Héctor era una persona que parloteaba mucho cuando se le daba la oportunidad. Quizá ya estaba tan cansado de escuchar las mismas historias, una y otra vez, de aquellos jodidos borrachos dentro de la cantina, que apenas encontraba la oportunidad y dejaba que su boca se desbordara para hablar y hablar sin importar lo innecesario que fuera. Gastar saliva parecía no importarle aunque estuviera en un desierto sin agua, a cuarenta grados y con el sol encima, asándolo al igual que a una papa.

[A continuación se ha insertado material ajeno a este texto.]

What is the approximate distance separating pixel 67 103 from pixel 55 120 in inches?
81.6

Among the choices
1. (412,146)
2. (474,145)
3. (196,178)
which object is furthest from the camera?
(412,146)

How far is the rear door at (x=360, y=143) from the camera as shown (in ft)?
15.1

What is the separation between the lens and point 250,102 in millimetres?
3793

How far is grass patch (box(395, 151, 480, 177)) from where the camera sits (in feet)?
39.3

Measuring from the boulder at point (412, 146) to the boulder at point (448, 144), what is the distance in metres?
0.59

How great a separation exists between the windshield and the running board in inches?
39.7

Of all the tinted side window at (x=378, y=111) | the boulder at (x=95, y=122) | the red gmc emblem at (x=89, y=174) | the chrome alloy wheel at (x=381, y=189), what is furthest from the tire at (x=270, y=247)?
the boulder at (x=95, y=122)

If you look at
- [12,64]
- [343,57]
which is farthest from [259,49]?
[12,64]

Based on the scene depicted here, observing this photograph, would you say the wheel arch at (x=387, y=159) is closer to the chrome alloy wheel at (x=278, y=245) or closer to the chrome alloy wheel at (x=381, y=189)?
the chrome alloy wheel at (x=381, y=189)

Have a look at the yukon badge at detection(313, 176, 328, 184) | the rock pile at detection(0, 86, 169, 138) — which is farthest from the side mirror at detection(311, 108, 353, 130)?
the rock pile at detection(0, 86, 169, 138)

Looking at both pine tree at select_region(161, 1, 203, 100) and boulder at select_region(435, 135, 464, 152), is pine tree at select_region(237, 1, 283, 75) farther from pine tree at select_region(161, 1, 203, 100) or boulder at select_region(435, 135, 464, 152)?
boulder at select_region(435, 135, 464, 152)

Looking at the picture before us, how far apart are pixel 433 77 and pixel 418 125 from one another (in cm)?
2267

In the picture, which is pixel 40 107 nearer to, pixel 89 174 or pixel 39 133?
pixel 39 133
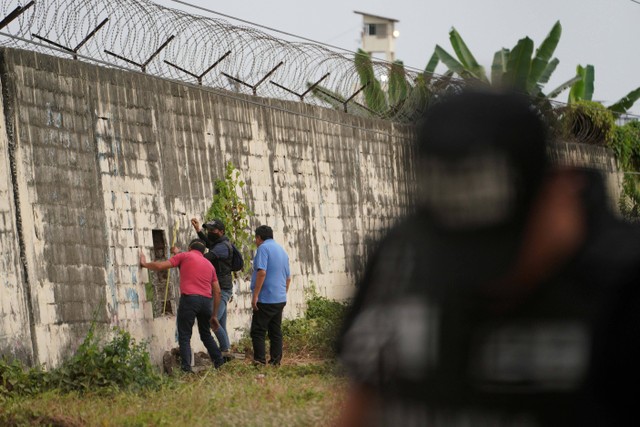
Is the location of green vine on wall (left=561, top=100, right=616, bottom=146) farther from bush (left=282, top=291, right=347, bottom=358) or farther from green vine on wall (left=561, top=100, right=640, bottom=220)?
bush (left=282, top=291, right=347, bottom=358)

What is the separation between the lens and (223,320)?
13070mm

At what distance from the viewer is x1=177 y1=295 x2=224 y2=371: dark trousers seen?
1181 centimetres

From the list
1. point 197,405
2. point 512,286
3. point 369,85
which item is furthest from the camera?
point 369,85

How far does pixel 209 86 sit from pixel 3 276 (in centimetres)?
477

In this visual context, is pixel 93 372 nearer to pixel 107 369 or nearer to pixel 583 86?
pixel 107 369

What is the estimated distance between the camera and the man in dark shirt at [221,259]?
12.8 meters

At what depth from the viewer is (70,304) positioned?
1075 cm

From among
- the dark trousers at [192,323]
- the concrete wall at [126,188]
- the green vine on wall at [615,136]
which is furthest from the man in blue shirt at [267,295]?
the green vine on wall at [615,136]

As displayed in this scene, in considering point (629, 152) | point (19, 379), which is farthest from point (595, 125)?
point (19, 379)

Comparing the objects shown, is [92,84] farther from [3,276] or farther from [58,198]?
[3,276]

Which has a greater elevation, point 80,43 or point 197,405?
point 80,43

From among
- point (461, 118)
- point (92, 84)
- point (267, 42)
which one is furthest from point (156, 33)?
point (461, 118)

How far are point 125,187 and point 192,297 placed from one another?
1335mm

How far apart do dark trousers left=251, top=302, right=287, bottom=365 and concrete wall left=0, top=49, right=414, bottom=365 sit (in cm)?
77
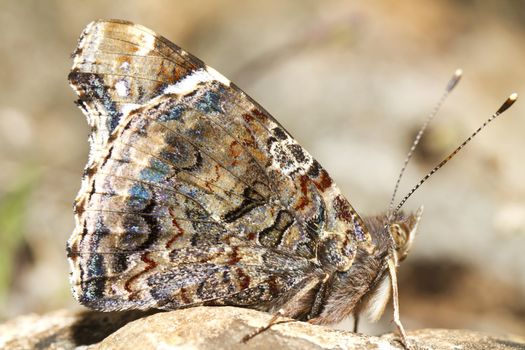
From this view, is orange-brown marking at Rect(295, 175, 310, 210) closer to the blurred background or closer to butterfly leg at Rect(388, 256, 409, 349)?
butterfly leg at Rect(388, 256, 409, 349)

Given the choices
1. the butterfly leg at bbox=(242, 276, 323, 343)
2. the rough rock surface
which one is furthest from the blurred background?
the butterfly leg at bbox=(242, 276, 323, 343)

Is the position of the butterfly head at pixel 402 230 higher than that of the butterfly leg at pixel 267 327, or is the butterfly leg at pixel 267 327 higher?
the butterfly head at pixel 402 230

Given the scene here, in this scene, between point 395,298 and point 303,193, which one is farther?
point 303,193

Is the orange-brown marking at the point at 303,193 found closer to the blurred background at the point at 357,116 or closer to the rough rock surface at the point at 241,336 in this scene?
the rough rock surface at the point at 241,336

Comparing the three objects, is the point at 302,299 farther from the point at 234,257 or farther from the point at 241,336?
the point at 241,336

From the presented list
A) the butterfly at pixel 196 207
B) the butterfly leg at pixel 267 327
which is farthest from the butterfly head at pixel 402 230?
the butterfly leg at pixel 267 327

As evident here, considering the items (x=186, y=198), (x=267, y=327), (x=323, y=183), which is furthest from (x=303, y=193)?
(x=267, y=327)

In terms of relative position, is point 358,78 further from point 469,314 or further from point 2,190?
point 2,190
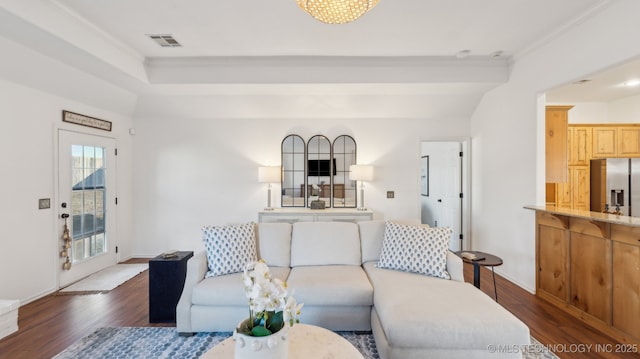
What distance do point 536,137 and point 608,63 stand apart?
0.92m

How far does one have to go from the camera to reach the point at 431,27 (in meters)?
2.81

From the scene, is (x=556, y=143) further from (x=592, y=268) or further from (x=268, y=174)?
(x=268, y=174)

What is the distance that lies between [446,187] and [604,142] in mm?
2224

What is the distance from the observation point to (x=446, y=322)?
1.76m

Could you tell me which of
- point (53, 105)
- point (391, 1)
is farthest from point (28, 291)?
Answer: point (391, 1)

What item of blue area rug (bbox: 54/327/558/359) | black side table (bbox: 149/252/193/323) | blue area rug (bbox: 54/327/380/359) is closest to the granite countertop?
blue area rug (bbox: 54/327/558/359)

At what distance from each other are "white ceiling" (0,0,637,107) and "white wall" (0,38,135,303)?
12.0 inches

—Lo bueno es que siempre que salgo en la tarde vengo preparado —soltó, y sacó una botella de tequila—. ¿O me vas a guardar en una celda, comisario? —Su pregunta estuvo cargada de burla más que de seriedad, en la balanza de la percepción era bastante obvio distinguirlo.

—Claro que no, pásame la botella antes de que muera de aburrimiento. Si nos va a cargar la chingada, que nos cargue ebrios —respondió Greg, quien no era una persona bebedora, y tampoco se le antojó tomar un gran sorbo de aquel tequila solo por tenerlo al frente y encontrar la oportunidad, claro que no, aunque por los últimos acontecimientos que habían fracturado su tranquilidad, le pareció una buena idea con el fin de olvidarlos, o al menos hacerlos a un lado gracias a la embriaguez que ofrecería el licor… y a Héctor por supuesto.

Al momento de pasar el lacerante tequila por la garganta, Greg experimentó, una vez más, aquel sentimiento extraño que abordó su mente antes de que encontrara el cuerpo de Carlitos cerca de las vías. Esta rara sensación se mantuvo ausente durante los días pasados, por lo que su tranquilidad no fue perturbada, pero justo en ese momento volvió a cubrirlo al igual que un manto en llamas. Taladró y destruyó su calma. Por fortuna, este fue efímero. Y fue bueno. Reconfortante.

El culo de Gregorio saltaba y golpeaba contra el asiento de la carreta. A los caballos les daba igual por dónde caminaban, pues el camino estaba en pésimo estado por todos lados. Pero importaba poco, pues este se volvería menos agresivo luego de unos tragos más, y Greg era consciente de esto, así que se llevó la botella, por segunda ocasión, hacia los labios.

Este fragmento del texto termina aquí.